Joe Winterburn

Personal information
- Full name: Joseph Winterburn
- Born: unknown
- Died: unknown

Playing information
- Position: Forward
Club
| Years | Team | Pld | T | G | FG | P |
|  | Keighley |  |  |  |  |  |
| 1911–20 | Bradford Northern |  |  |  |  |  |
|  | Total | 0 | 0 | 0 | 0 | 0 |
Representative
| Years | Team | Pld | T | G | FG | P |
| 1908 | Yorkshire | 2 | 1 | 0 | 0 | 3 |
- Source:

= Joe Winterburn =

English rugby league footballer

Joseph Winterburn (birth unknown – death unknown) was an English professional rugby league footballer who played in the 1910s and 1920s. He played at representative level for Yorkshire, and at club level for Keighley and Bradford Northern (captain), as a forward.

==Playing career==
===Bradford Northern===
Winterburn joined Bradford Northern from Keighley in 1911.

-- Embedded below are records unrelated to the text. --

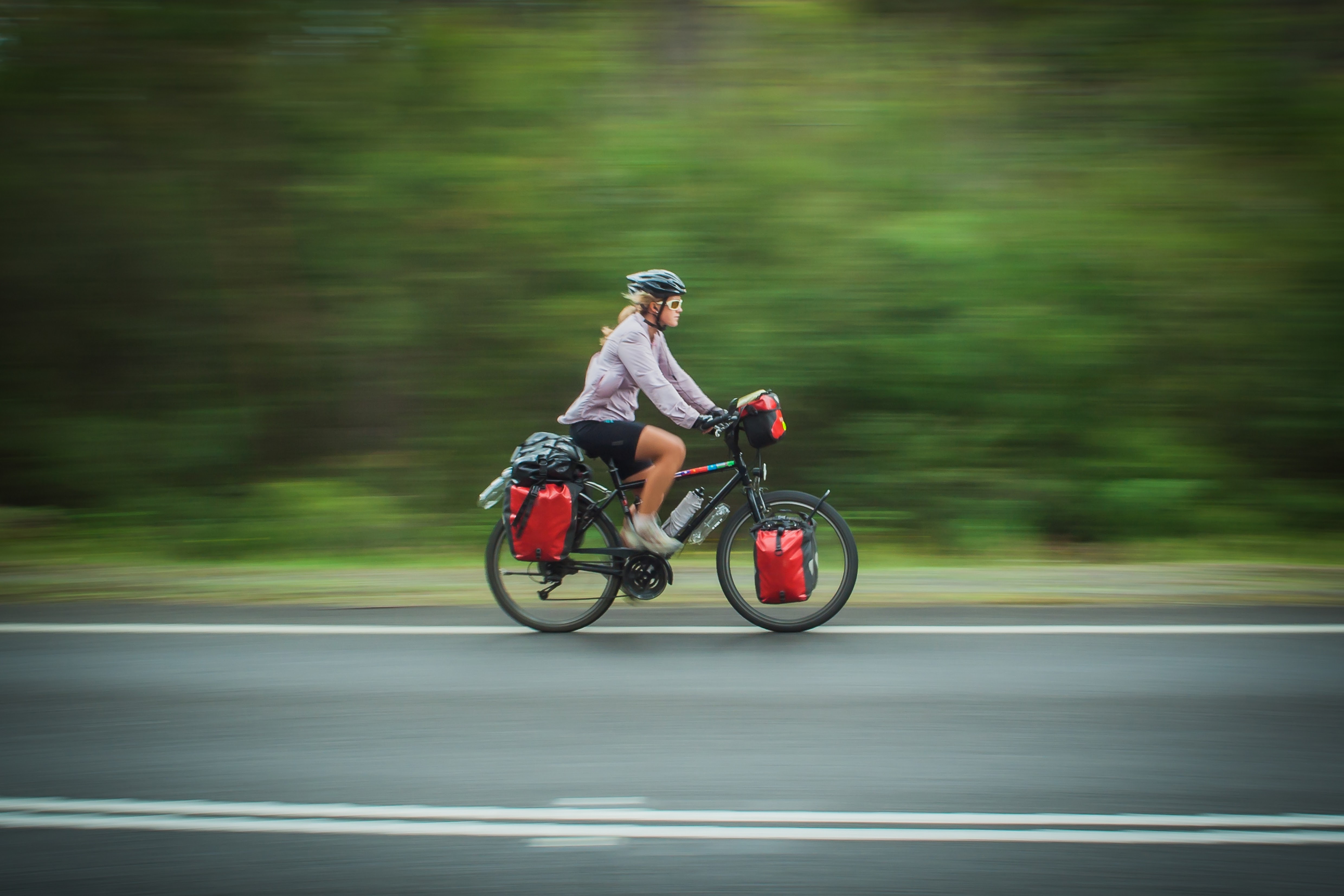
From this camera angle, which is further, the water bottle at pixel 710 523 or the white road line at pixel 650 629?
the water bottle at pixel 710 523

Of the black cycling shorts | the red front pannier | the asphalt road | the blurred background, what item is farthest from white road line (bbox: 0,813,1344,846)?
the blurred background

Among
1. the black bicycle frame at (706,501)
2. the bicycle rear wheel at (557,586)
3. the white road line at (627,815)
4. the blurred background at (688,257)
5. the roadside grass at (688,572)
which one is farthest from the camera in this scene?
the blurred background at (688,257)

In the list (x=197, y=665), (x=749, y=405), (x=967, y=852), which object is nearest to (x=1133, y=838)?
(x=967, y=852)

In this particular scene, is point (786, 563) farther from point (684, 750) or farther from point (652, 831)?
point (652, 831)

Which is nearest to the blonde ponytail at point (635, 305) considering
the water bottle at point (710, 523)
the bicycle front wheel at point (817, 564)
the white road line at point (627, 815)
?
the water bottle at point (710, 523)

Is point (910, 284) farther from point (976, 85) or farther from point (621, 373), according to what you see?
point (621, 373)

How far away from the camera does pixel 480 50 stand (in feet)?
32.1

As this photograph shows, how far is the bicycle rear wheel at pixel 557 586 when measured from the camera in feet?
20.1

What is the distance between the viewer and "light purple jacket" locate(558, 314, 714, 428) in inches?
227

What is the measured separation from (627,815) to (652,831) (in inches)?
5.8

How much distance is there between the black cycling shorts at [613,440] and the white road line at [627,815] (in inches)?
97.5

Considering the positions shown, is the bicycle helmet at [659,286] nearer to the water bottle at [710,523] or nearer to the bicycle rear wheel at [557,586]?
the water bottle at [710,523]

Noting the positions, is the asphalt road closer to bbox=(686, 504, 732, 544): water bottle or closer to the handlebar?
bbox=(686, 504, 732, 544): water bottle

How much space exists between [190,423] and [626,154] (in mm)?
4595
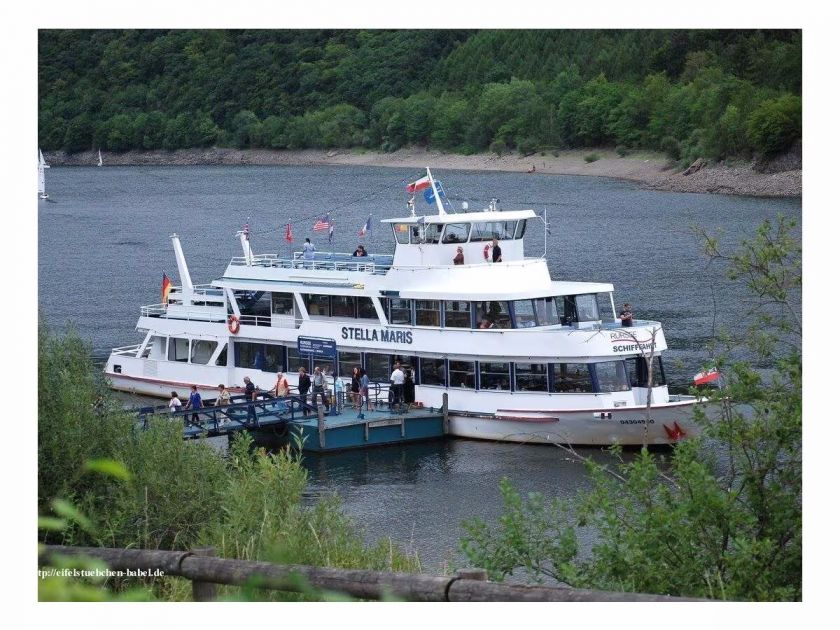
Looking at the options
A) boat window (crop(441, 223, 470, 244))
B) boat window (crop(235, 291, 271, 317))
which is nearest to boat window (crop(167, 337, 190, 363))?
boat window (crop(235, 291, 271, 317))

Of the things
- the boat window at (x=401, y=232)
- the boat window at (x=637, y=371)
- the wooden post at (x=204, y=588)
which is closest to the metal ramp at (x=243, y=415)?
the boat window at (x=401, y=232)

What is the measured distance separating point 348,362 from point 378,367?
2.36 feet

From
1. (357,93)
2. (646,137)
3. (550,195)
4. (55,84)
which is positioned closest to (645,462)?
(55,84)

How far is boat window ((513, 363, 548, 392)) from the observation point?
93.0 feet

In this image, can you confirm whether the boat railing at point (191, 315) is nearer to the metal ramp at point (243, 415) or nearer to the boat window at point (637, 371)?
the metal ramp at point (243, 415)

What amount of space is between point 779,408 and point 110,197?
247 ft

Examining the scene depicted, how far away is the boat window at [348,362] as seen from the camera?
30.5 meters

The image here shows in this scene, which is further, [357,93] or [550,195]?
[550,195]

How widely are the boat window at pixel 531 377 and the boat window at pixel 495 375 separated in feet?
0.79

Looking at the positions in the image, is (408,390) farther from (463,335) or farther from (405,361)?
(463,335)

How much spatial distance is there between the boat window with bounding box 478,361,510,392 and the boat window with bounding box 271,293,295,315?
201 inches

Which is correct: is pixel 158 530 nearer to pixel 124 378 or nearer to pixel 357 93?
pixel 124 378

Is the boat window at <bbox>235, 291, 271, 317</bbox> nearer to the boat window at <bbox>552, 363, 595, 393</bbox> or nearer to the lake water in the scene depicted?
the lake water
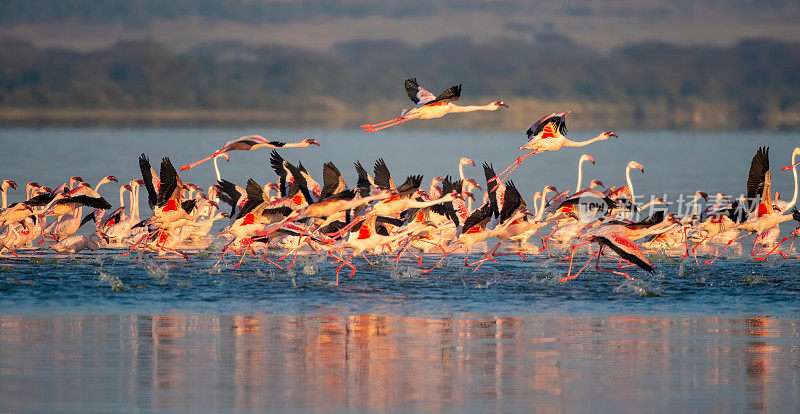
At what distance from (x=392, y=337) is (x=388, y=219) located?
16.5 feet

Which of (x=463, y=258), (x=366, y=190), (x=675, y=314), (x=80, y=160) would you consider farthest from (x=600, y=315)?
(x=80, y=160)

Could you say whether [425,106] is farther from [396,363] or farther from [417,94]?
[396,363]

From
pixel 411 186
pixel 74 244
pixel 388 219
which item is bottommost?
pixel 74 244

Winterburn played as a forward, and was captain, in Bradford Northern's 3–19 defeat by Huddersfield ("The Team of All Talents") in the 1913 Yorkshire Cup Final during the 1913–14 season at Thrum Hall, Halifax on Saturday 29 November 1913, in front of a crowd of 12,000.

===County honours===
Winterburn won caps for Yorkshire while at Bradford Northern.